However, there has been one deviation,” Rude continued, and that was an unwelcome revelation. “Nothing changes in regards to your mission. However, be prepared for an unexpected guest to show up.” 

“... Alright,” Rebecca replied, letting out a quiet sigh. If her mission didn't change then it was just a heads up. Nothing more than that. 

During the conversation, it felt like they had walked the better part of a mile, and when they arrived at their destination, she saw that the guess wasn't far off. She smelled the sea before she saw it, after walking a long hallway that ended with a false wall. Beyond it was a cove with a biplane floating in the water, with the exit being another false wall. The handful of scientists followed Alfred down the walkway, boarded the plane, and sat nervously as he ran through all of the system checks. 

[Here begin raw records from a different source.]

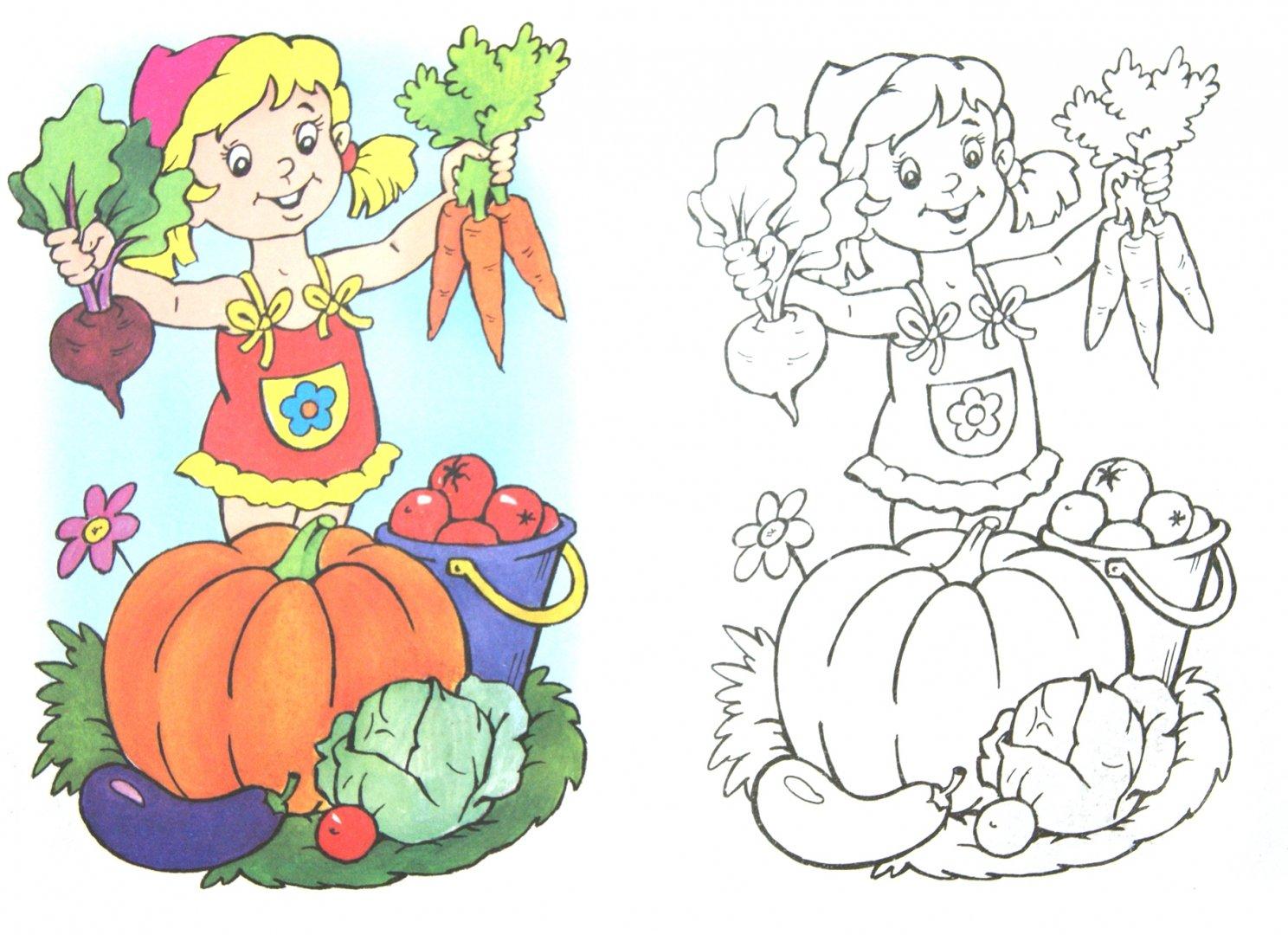 картинки раскраски на тему огород красивый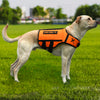 XDOG Weight & Fitness Vest for Dogs (Yellow & Orange)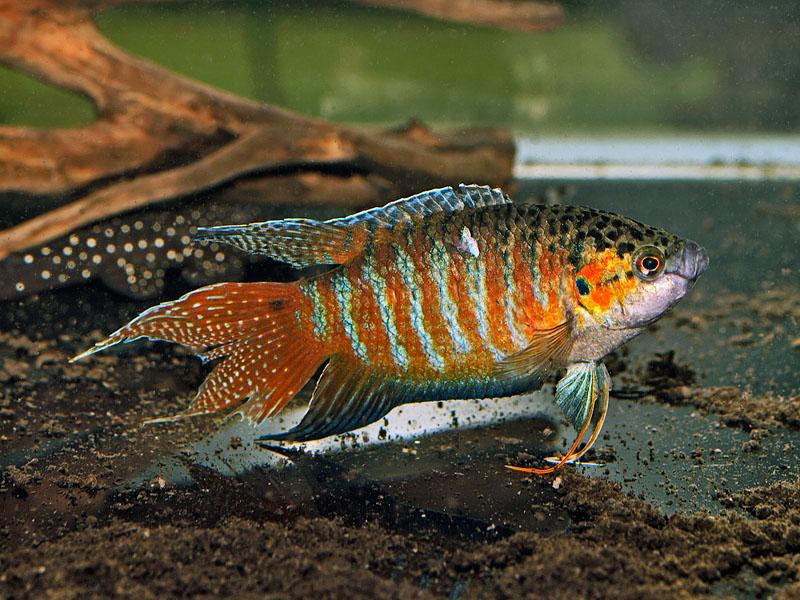 Paradise Fish Origan Taiwan Fish ~ planetanimalzone Rare Freshwater Fish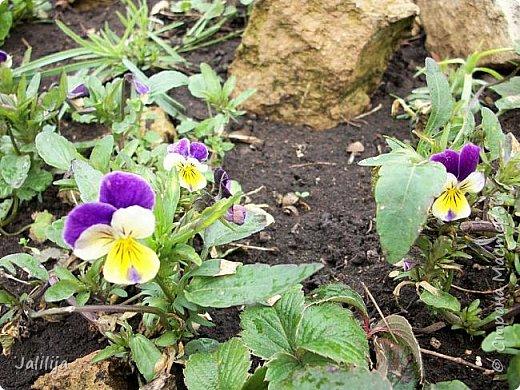 Многоуважаемая Страна!  Мой очередной репортаж из природы. У меня, наконец, расцвели представители всех виол, которые у меня есть в саду. У нас в Башкирии в этом году ранняя весна, иначе бы их ещё не было. Я поняла по комментариям к предыдущему репортажу, среди нас есть любительницы виол. Смотрите и наслаждайтесь. фото 26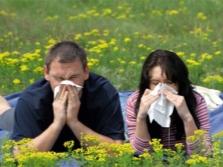 Алергично масло от черен кимион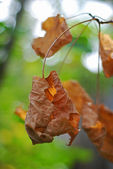 Dead vine leaf with blurred background — Stock Photo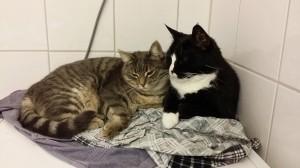 Sippo och Viska ligger och myser på tvättmaskinen tillsammans.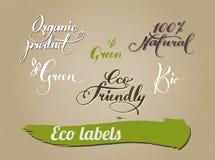 成套设计eco产品的书法 免版税库存图片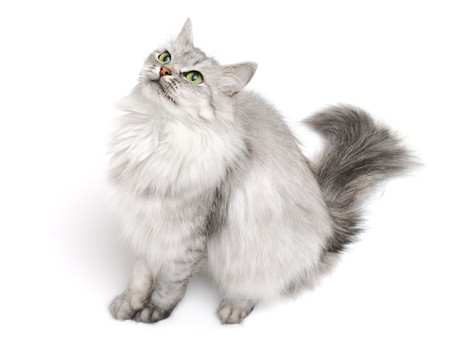 Pretty grey long hair cat looking up isolated on white, focus on face Stock Photo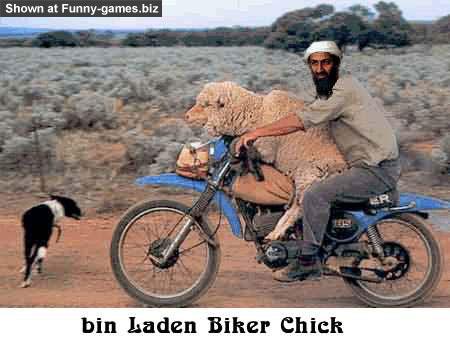 Usama Biker picture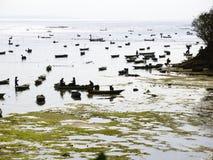 Nusa Ceningan sea weed collectors Royalty Free Stock Photo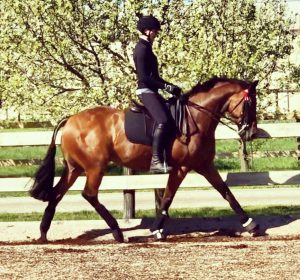 Havanna - Small Hack ready for Melbourne Royal Show.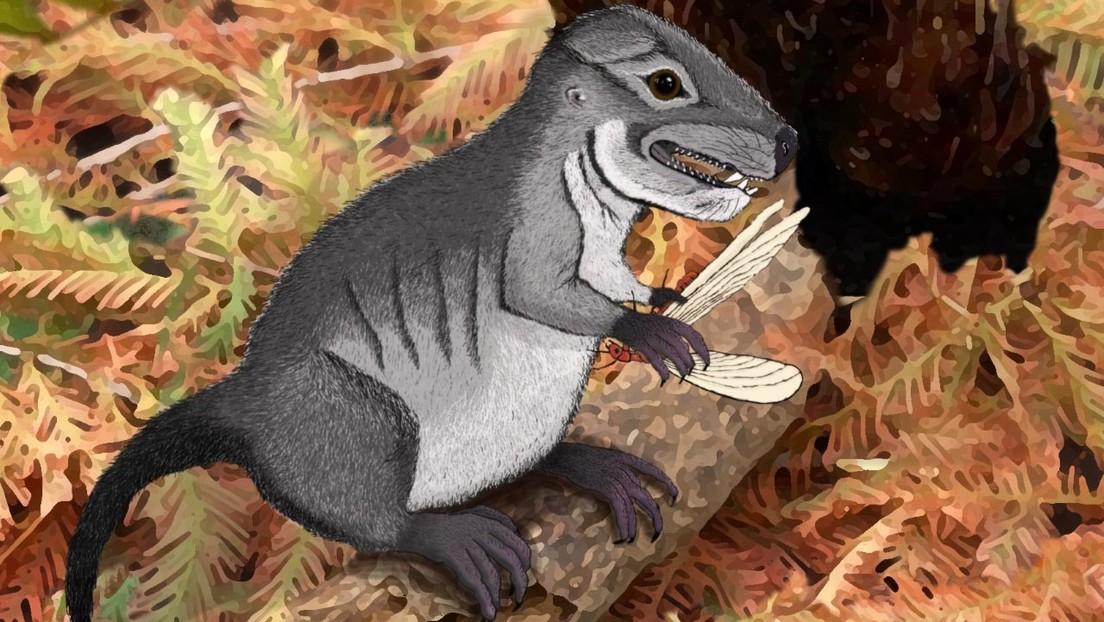Descubren una nueve especie precursora de los mamíferos contemporáneos que vivió hace más de 220 millones de años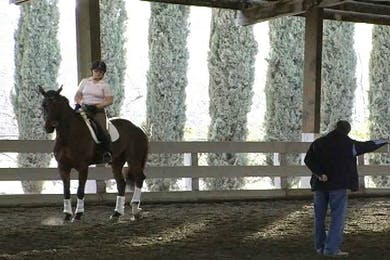 Walk pirouettes, lateral work by Dressage Today Online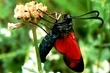 na motýlích křídlech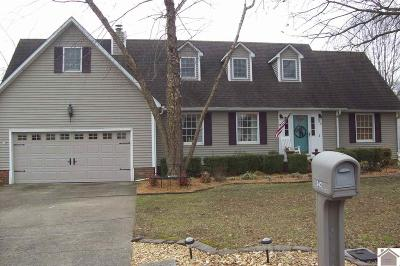 Mayfield Single Family Home For Sale: 342 Golf Cart Dr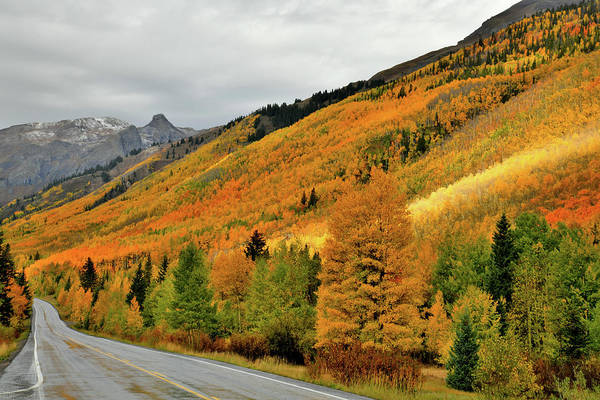 Photograph - Fall Colors Of Million Dollar Highway  by Ray Mathis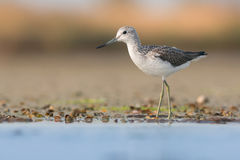 Common greenshank Royalty Free Stock Images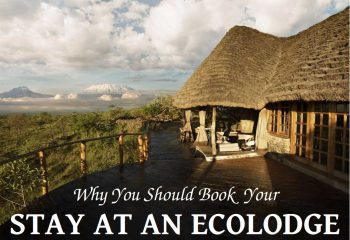 Beads_Safaris_Collection_Book your Stay at an Ecolodge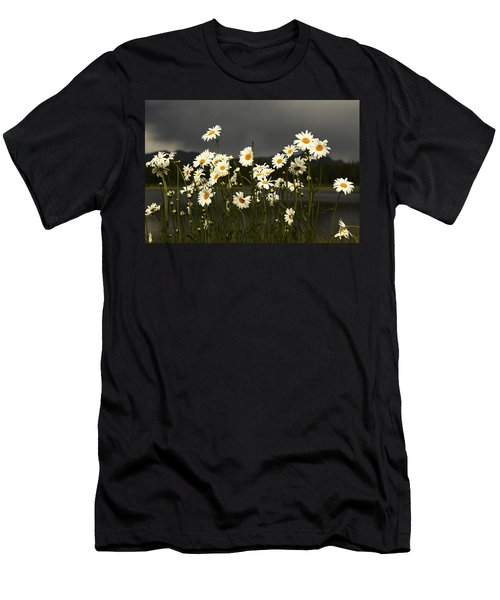 Daisies In Storm Light Men's T-Shirt (Athletic Fit)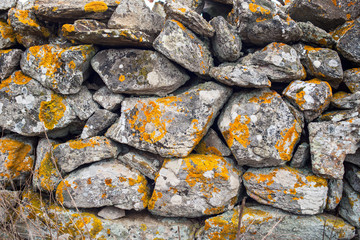 Dry stone wall with yellow lichens - background texture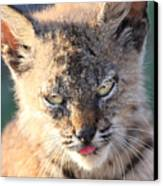 Young Bobcat 04 Canvas Print by Wingsdomain Art and Photography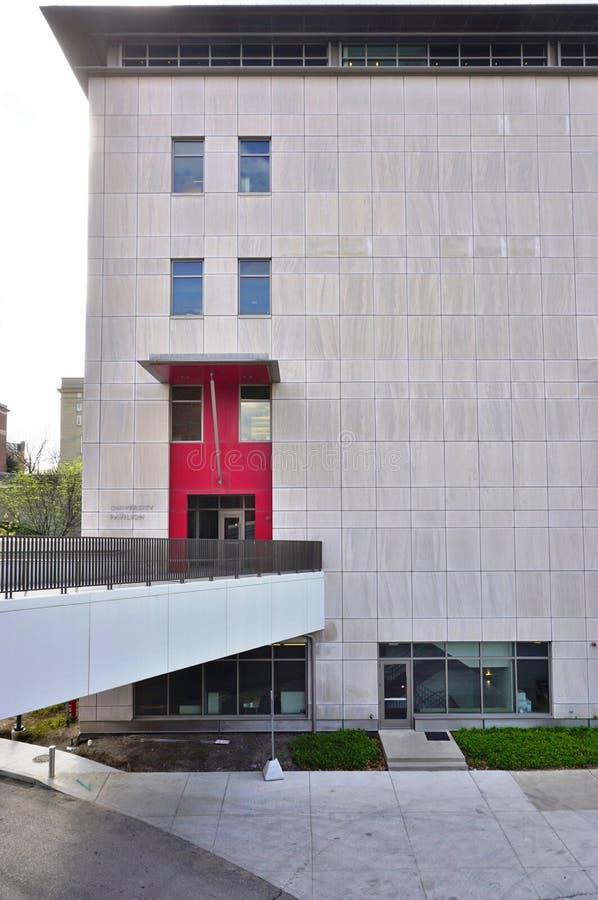 Университет Цинциннати, Огайо стоковое изображение rf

The tension in the ship was palpable, and Alfred made no attempts at reassurance. Rebecca caught subtle glances between the others, all having their doubts but swallowing their protests simply because… they had no other way off the island. None of them intended to stay beyond that point, Rebecca suspected. All were planning to jump ship, just waiting for the storm to pass before doing so. 

Alfred lowered the false wall, and the plane took off, quickly leaving the island behind to parts unknown. 

There was a part of Jill that thought they were outmatched. Rude didn’t have a single good thing to say about Umbrella, but that didn’t make them half as stupid as he claimed. Umbrella’s paramilitary force wasn’t anything to scoff at. In the time leading up to the attack on Rockfort Island, she did her research -- how Umbrella recruited and trained children, or how they poached promising career military men from across the world, from various nations or mercenary companies.

They were going up against roughly three hundred veterans in the assault on the military compound. Three hundred men and women who had seen live combat, who had killed, and had a taste for danger. They were cut from the same cloth as she, Carlos, and Chris -- the kind that felt right at home when death was one mistake away. 

Rude had his plans. He had his tech. He was without a shadow of a doubt the smartest person she had ever met, even if he was a resoundingly shit liar. However, he wasn’t a soldier. He didn’t have their instincts, he didn’t have the experience, and he didn’t have their mentality. 

She was expecting a fight. Hall by hall, street by street, filled with grinding combat against some of the best Umbrella had been able to scrounge up. 

That was not the case. 

Jill felt like a veteran going up against children in laser tag. 

Smoke filled a hallway in the Rockfort Manor, and beyond the sounds of gunfire that echoed out, she heard the sounds of ragged coughing. Rude had cooked up a ‘family-friendly’ version of mustard gas -- that also cut through regular gas masks like they weren’t there. No lasting damage, no long-term effects. Just one whiff that would cause no small amount of pain, and make coordinating a counter-attack nearly impossible. 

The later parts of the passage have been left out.